Two animated television series and a series of films have been based on the books.

==Plot overview==
The books' main character is Vicke (Vicky in English, Wickie in Dutch and German), son of Halvar, chief of the Viking village of Flake. Unlike his village fellows – including most of the other boys of his age – Vicke is blessed with a sharp and imaginative mind which helps him and his fellow Vikings out of many tight situations.

==Characters==
- Vicke is the series' titular character and a boy of about 10 years of age.

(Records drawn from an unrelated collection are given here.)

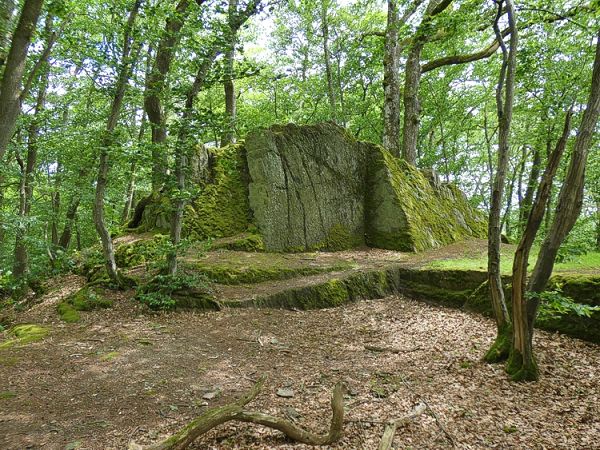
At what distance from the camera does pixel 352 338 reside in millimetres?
6422

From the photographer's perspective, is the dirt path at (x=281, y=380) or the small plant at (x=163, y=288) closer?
the dirt path at (x=281, y=380)

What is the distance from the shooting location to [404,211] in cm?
1149

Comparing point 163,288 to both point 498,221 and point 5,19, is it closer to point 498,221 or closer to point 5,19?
point 5,19

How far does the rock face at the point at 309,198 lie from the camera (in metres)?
11.0

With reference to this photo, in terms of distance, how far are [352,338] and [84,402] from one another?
4103 mm

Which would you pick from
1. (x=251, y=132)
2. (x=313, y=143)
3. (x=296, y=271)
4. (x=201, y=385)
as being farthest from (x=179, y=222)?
(x=313, y=143)

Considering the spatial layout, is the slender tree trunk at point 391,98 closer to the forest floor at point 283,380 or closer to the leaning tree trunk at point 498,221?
the forest floor at point 283,380

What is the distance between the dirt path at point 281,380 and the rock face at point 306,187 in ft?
14.0

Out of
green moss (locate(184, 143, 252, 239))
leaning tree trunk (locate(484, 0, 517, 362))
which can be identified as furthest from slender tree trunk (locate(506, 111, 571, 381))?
green moss (locate(184, 143, 252, 239))

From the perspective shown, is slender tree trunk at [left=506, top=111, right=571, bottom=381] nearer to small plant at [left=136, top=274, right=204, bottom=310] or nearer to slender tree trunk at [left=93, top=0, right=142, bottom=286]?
small plant at [left=136, top=274, right=204, bottom=310]

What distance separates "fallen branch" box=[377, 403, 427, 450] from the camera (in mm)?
3236

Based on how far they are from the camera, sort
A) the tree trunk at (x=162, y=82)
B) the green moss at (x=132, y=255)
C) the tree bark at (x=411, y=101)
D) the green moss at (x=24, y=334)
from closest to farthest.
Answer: the green moss at (x=24, y=334)
the tree trunk at (x=162, y=82)
the green moss at (x=132, y=255)
the tree bark at (x=411, y=101)

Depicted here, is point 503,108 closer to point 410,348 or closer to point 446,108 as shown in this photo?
point 410,348

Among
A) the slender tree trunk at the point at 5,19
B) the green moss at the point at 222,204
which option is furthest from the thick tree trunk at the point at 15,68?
the green moss at the point at 222,204
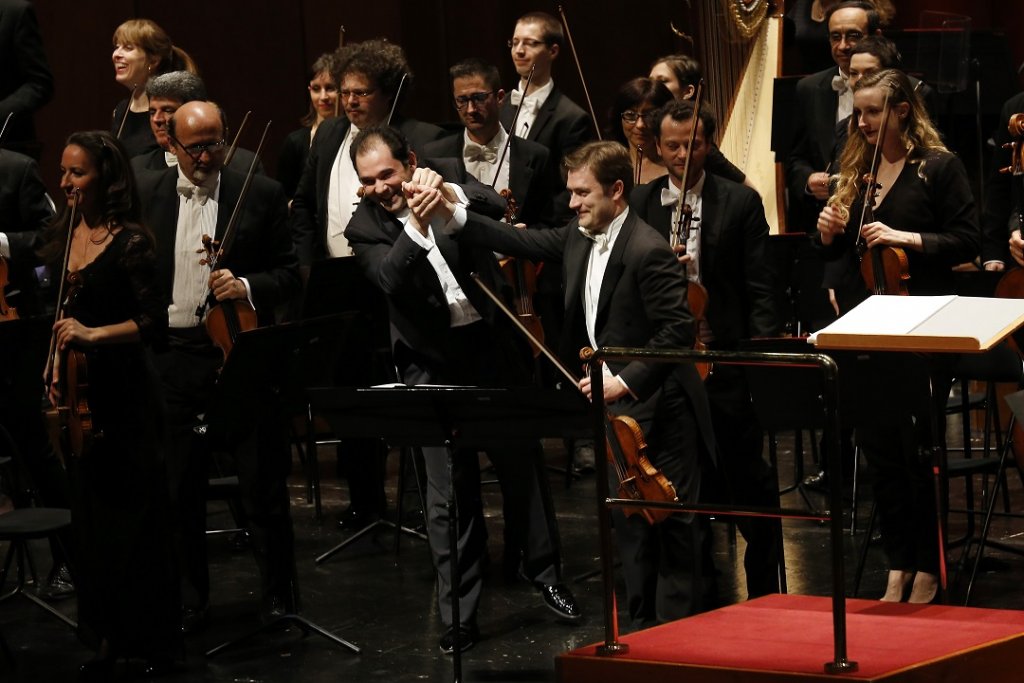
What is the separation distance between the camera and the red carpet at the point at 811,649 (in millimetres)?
3189

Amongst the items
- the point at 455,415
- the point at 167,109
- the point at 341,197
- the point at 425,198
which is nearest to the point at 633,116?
the point at 341,197

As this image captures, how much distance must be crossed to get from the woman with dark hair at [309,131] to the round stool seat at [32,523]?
2.10 meters

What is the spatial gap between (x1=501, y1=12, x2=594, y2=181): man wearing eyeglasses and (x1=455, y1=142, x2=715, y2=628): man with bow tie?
5.54 feet

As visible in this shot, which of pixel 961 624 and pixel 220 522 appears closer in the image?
pixel 961 624

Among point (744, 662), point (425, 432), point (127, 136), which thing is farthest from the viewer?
point (127, 136)

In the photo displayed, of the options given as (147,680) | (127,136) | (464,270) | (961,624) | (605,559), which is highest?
(127,136)

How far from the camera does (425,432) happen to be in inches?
171

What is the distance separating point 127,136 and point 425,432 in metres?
2.64

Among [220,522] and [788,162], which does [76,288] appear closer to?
[220,522]

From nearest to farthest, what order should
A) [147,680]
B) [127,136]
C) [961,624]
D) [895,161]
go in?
[961,624] < [147,680] < [895,161] < [127,136]

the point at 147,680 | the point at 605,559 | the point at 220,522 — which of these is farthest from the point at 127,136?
the point at 605,559

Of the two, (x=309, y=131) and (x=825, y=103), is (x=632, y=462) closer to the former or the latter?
(x=825, y=103)

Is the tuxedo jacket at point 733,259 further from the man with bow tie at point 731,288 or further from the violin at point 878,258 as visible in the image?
the violin at point 878,258

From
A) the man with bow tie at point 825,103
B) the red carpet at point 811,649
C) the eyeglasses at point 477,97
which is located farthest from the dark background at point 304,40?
the red carpet at point 811,649
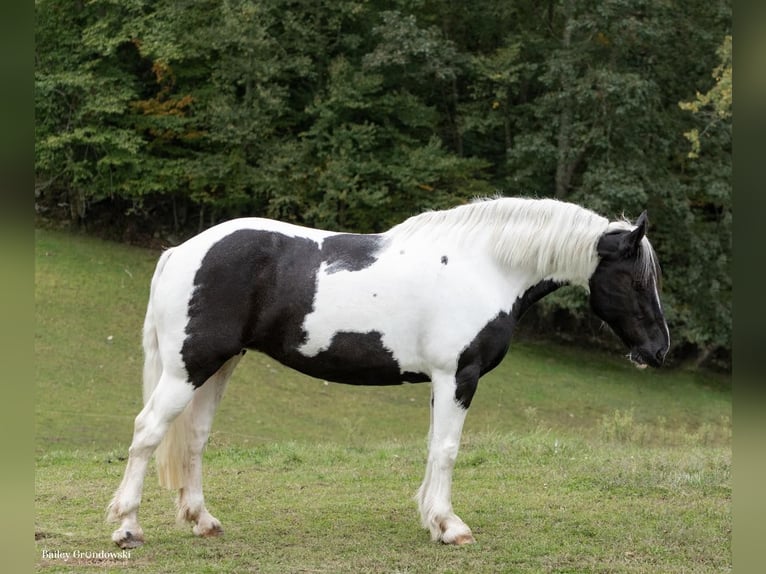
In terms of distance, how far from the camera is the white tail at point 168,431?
5.13m

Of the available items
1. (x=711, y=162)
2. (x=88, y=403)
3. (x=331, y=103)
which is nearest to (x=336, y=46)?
(x=331, y=103)

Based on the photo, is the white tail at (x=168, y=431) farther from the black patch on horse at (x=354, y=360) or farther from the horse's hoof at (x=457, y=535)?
the horse's hoof at (x=457, y=535)

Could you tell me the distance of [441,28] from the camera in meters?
24.6

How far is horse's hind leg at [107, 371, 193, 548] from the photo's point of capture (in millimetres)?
4871

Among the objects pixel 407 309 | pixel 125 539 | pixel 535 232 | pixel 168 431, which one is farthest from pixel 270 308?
pixel 535 232

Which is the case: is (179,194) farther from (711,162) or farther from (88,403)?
(711,162)

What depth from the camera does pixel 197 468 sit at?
527 cm

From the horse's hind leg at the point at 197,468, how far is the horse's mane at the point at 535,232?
1518mm

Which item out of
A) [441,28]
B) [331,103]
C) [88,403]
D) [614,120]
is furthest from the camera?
[441,28]

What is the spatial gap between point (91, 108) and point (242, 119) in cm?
435

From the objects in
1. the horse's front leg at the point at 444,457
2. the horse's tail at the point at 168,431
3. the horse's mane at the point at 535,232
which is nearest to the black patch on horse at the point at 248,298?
the horse's tail at the point at 168,431

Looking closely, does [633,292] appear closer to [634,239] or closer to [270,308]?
[634,239]

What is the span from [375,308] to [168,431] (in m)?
1.43

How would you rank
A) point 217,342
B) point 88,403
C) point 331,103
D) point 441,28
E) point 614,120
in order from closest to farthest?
point 217,342, point 88,403, point 614,120, point 331,103, point 441,28
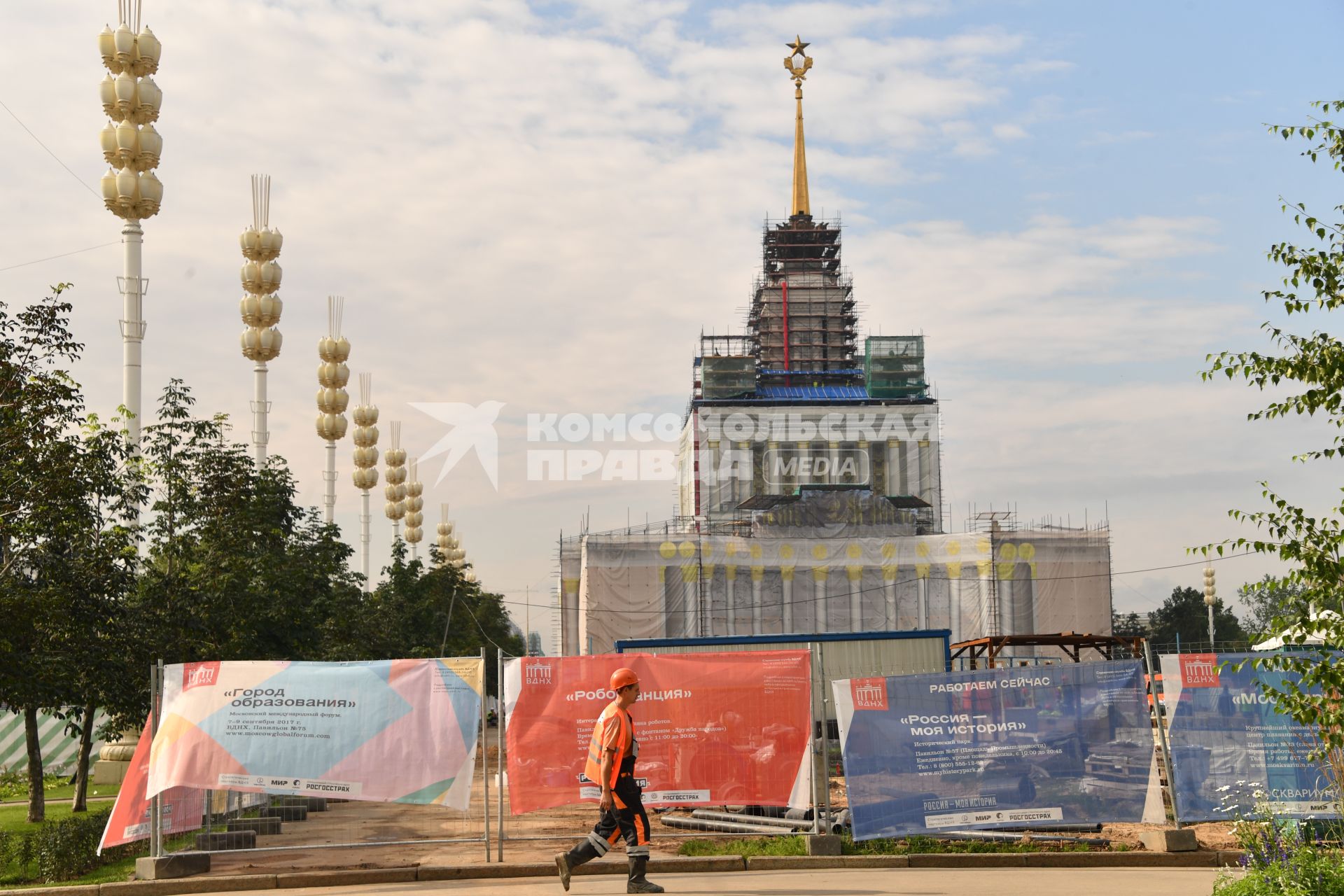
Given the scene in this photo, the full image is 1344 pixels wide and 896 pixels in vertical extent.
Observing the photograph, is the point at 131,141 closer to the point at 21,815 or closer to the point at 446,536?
the point at 21,815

He is very timid and has a special fear of wolves, but his brains eventually help him solve any problem he is confronted with.
- Halvar is Vicke's father and chief of Flake. He is a rather boastful character who prefers to solve problems with brawn, but who eventually learns to listen to and value Vicke's ideas.
- Tjure and Snorre are two Vikings in Halvar's crew who constantly quarrel about anything but they really care deeply about each other.
- Urobe is the oldest Viking in Halvar's crew. While he is rather old and not as imaginative as Vicke, he is quite knowledgeable in sagas and legend lore, and he is respected as a fair judge and mediator.
- Faxe is the biggest and strongest, but also the slowest, of Flake's Vikings. He enjoys a close big-brother relationship with Vicke.
- Gorm is a rather over-excited fellow among the Flake Vikings who occupies the position of the lookout on Halvar's ship.
- Ulme is a rather neat person who considers himself a poetic soul and even carries a harp to play on joyous occasions.
- Ylva is Vicke's mother and is far more supportive of her son's intelligence than his father is.
- Ylvie is a young girl in Flake who is Vicke's neighbour and most ardent supporter. In the German film adaptation this adoration is portrayed as a childhood crush.
- Gilby is the strongest boy in Flake and Vicke's prime rival, though intellectually he is clearly Vicke's inferior.
- Sven the Terrible is a vicious Viking pirate who does not hesitate robbing even his fellow Vikings of their hard-earned plunder.
- Pokka is Sven's devious second-in-command.

== Books ==
- Vicke Viking (1963)
- Vicke Viking lurar de rödögda (1965)
- Vicke Viking Hederskung (1966)
- Vicke Viking i Vinland (1967)
- Vicke Viking hos burduserna (1969)
- Vicke Viking störtar tyrannerna (1975)
- Vicke tar över (1994)

==Other media==
- A Japanese animated adaptation titled Vicky the Viking enjoyed tremendous success in Europe. A video game, Vicky the Viking: The Big Trial, was based on the cartoon. A ride at the Plopsa Coo Studio 100 theme park in Liège reflects the show's popularity in Belgium.
- Another animated series based on the story is Vic the Viking by Studio 100 Animation, which was released in 2013.
- A German live-action film adaptation of the stories by Michael Herbig, titled Vicky the Viking, was released in summer 2009. A sequel to that adaptation was released in 2011 as Vicky and the Treasure of the Gods.
- A CGI-animated film adaptation by Studio 100 Animation and Studio 100 Film, titled Vic the Viking: The Movie (also known as Vic the Viking and the Magic Sword), was released in 2019.